Datos extraídos de una colección:
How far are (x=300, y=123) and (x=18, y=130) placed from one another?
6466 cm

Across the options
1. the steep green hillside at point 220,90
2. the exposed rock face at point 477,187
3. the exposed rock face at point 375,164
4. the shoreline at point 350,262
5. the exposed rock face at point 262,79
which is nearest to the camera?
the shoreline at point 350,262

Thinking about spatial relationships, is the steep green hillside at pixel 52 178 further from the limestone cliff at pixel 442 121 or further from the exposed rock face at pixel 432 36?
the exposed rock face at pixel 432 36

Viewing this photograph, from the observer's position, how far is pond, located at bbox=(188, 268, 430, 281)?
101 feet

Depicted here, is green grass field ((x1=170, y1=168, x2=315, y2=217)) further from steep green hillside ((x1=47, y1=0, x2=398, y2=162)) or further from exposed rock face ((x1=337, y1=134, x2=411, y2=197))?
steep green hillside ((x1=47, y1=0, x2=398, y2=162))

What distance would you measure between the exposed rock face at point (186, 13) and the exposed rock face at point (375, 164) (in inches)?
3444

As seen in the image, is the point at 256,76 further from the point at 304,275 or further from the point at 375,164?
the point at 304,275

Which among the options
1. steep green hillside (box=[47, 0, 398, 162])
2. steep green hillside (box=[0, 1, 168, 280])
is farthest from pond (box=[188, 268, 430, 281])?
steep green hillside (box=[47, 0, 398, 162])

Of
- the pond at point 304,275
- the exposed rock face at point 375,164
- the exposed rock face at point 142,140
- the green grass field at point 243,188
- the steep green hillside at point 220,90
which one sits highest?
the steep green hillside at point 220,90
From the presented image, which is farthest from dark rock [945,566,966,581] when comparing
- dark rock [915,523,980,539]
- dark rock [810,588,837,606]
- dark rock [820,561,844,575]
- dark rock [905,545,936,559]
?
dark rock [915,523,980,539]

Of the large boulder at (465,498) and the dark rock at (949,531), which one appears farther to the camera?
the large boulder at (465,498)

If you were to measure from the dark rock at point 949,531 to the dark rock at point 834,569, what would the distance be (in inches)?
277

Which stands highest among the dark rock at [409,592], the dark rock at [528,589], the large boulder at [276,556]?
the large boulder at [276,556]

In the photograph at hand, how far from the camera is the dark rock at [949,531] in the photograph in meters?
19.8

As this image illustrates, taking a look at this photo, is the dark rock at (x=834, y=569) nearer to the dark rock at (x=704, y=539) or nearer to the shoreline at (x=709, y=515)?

• Enunciado del problema: Cambia "limestone cliff" por "granite cliff" en todas las filas anteriores y reprodúcelas sin ninguna otra modificación.

• Problema resuelto:
How far are (x=300, y=123) and (x=18, y=130) placed from one another?
6466 cm

Across the options
1. the steep green hillside at point 220,90
2. the exposed rock face at point 477,187
3. the exposed rock face at point 375,164
4. the shoreline at point 350,262
5. the exposed rock face at point 262,79
which is nearest to the camera?
the shoreline at point 350,262

Thinking about spatial relationships, is the steep green hillside at pixel 52 178 further from the granite cliff at pixel 442 121 or further from the exposed rock face at pixel 432 36?
the exposed rock face at pixel 432 36

Viewing this photograph, from the observer's position, how far is pond, located at bbox=(188, 268, 430, 281)?
101 feet

Depicted here, is green grass field ((x1=170, y1=168, x2=315, y2=217)) further from steep green hillside ((x1=47, y1=0, x2=398, y2=162)) or further from exposed rock face ((x1=337, y1=134, x2=411, y2=197))?
steep green hillside ((x1=47, y1=0, x2=398, y2=162))

What distance would you measure between the exposed rock face at point (186, 13) and the exposed rock face at point (375, 164) (in inches)?
3444

As seen in the image, is the point at 256,76 further from the point at 304,275 or further from the point at 375,164?
the point at 304,275

Which among the options
1. steep green hillside (box=[47, 0, 398, 162])
2. steep green hillside (box=[0, 1, 168, 280])
is farthest from pond (box=[188, 268, 430, 281])?
steep green hillside (box=[47, 0, 398, 162])

Of
- the pond at point 304,275
- the exposed rock face at point 375,164
- the exposed rock face at point 142,140
- the green grass field at point 243,188
- the steep green hillside at point 220,90
which one sits highest?
the steep green hillside at point 220,90
From the presented image, which is farthest from dark rock [945,566,966,581] when comparing
- dark rock [915,523,980,539]
- dark rock [810,588,837,606]
- dark rock [820,561,844,575]
- dark rock [905,545,936,559]
?
dark rock [915,523,980,539]

Of the large boulder at (465,498) and the dark rock at (949,531), which one appears farther to the camera?
the large boulder at (465,498)

If you were to measure from the dark rock at point 949,531 to the dark rock at point 834,569, what would the distance be (in inches)?
277

Which stands highest among the dark rock at [409,592], the dark rock at [528,589], the large boulder at [276,556]?
the large boulder at [276,556]

In the photograph at hand, how far from the camera is the dark rock at [949,531] in the photograph in meters?
19.8

As this image illustrates, taking a look at this photo, is the dark rock at (x=834, y=569) nearer to the dark rock at (x=704, y=539) or nearer to the shoreline at (x=709, y=515)?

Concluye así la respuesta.